= Einar Grill Fasting =

Norwegian politician (1883–1958)

Einar Grill Fasting (25 October 1883 - 21 April 1958) was a Norwegian businessperson and Nazi politician.

In 1933 he co-founded the local branch of the Norwegian Fascist party Nasjonal Samling in Hamar. He became the city leader (Führer), whereas townsman Wilhelm Frimann Koren Christie became county leader. Compared to elsewhere in Norway, the party was relatively successful in Hamar, winning two city council seats in its first election outing. Fasting also chaired the local sports club Hamar IL from 1930 to 1934.

On 9 April 1940 Norway was invaded by Nazi Germany. During the subsequent occupation, Fasting was installed by the Germans as mayor of Hamar on 1 January 1941. In July 1941 he was installed as chairman of Hamar, Vang og Furnes Kommunale Kraftselskap.

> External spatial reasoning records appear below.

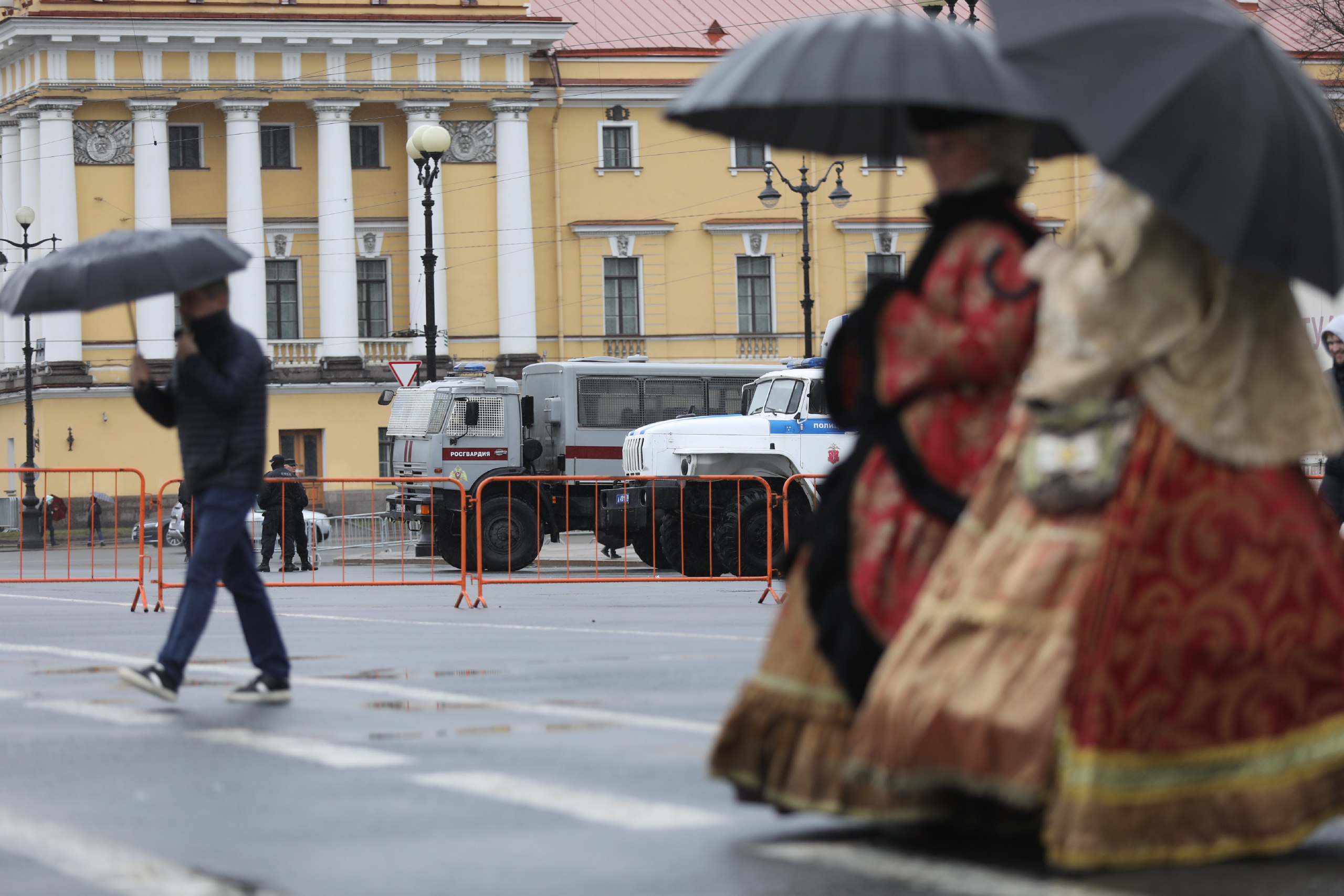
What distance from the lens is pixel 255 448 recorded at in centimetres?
916

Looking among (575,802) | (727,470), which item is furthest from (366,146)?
(575,802)

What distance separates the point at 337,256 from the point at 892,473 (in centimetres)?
5316

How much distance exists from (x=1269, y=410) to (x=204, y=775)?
3.64 m

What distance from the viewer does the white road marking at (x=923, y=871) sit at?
15.8 ft

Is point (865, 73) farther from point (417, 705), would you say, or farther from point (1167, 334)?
point (417, 705)

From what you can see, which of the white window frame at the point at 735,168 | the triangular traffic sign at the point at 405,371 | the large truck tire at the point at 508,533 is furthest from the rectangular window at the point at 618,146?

After the Second World War, Fasting was removed from his positions, and was arrested in May 1945. In the post-war Norwegian legal purge he was tried for treason, and in Hamar City Court he was sentenced to nine years of prison in October 1946. His case was finally decided in the Supreme Court of Norway in December 1948, where his sentence was reduced to seven years. He died in 1958.